| PROBLEM STATEMENT |
Reprint all records below exactly. No images.

| TASK INPUTS |
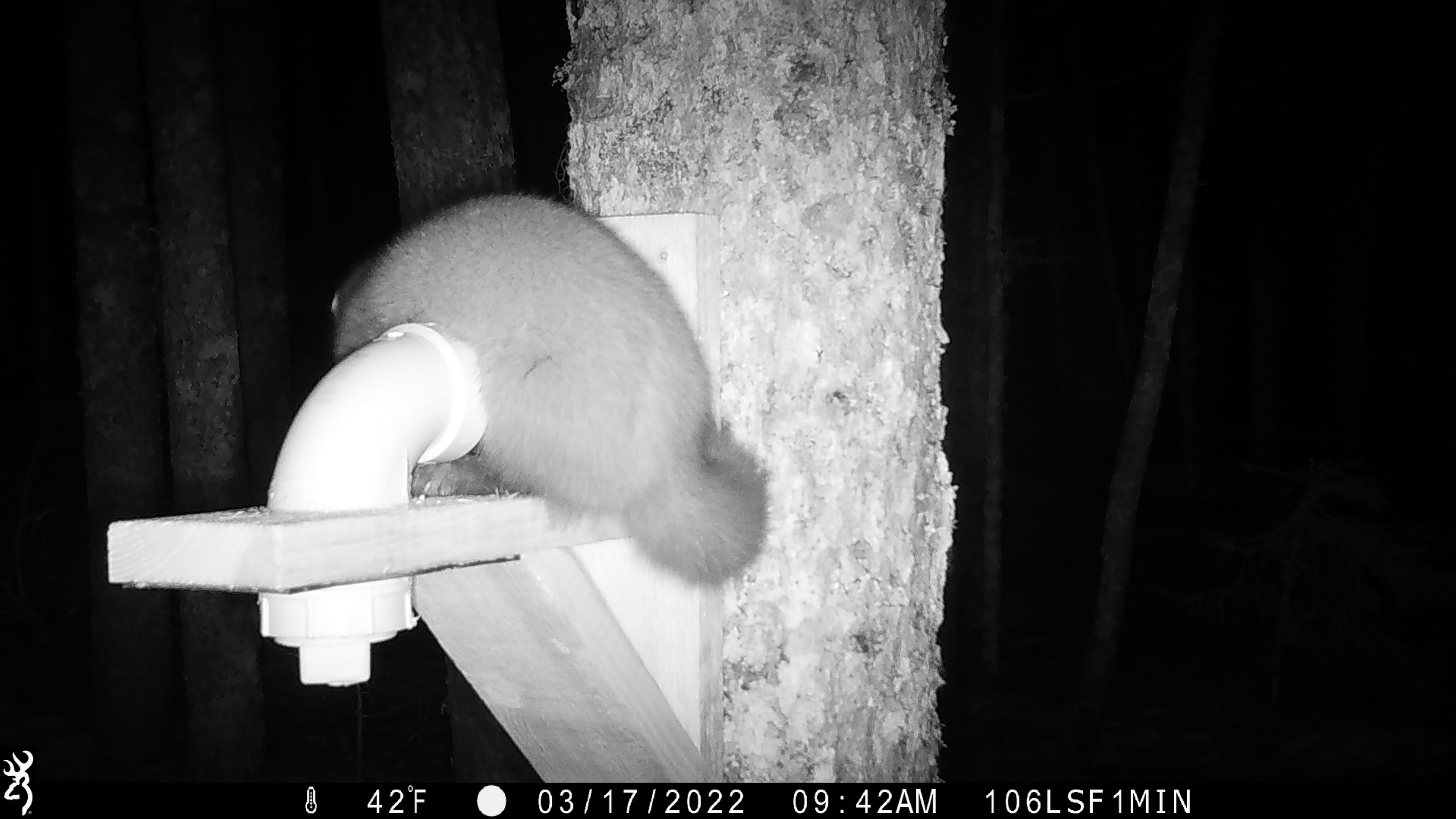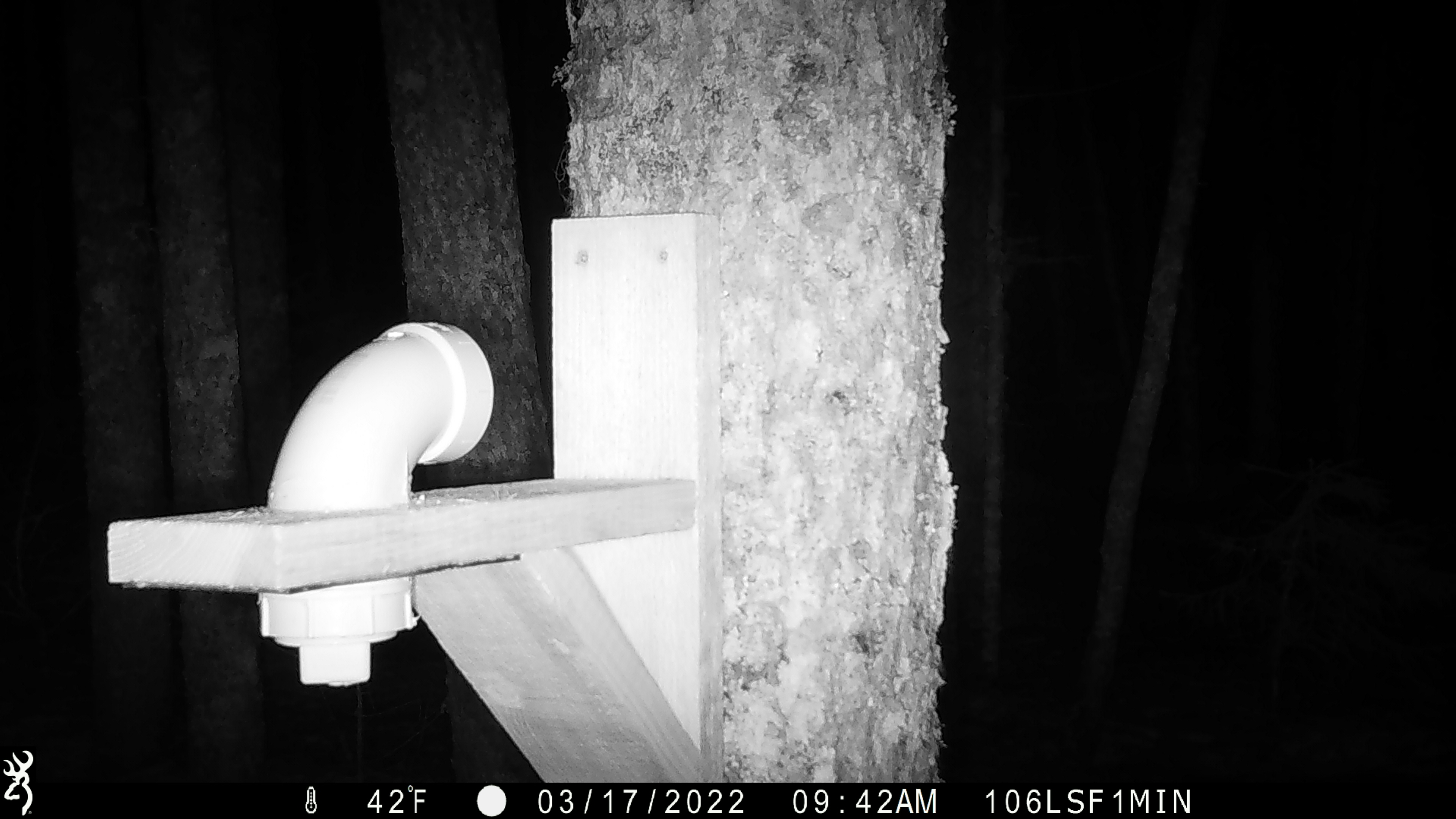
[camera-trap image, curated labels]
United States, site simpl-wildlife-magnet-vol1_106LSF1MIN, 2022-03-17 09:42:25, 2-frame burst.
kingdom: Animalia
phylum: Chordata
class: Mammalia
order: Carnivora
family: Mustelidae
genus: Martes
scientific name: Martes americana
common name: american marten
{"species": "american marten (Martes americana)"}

| YOUR RESPONSE |
[camera-trap image, curated labels]
United States, site simpl-wildlife-magnet-vol1_106LSF1MIN, 2022-03-17 09:42:25, 2-frame burst.
kingdom: Animalia
phylum: Chordata
class: Mammalia
order: Carnivora
family: Mustelidae
genus: Martes
scientific name: Martes americana
common name: american marten
{"species": "american marten (Martes americana)"}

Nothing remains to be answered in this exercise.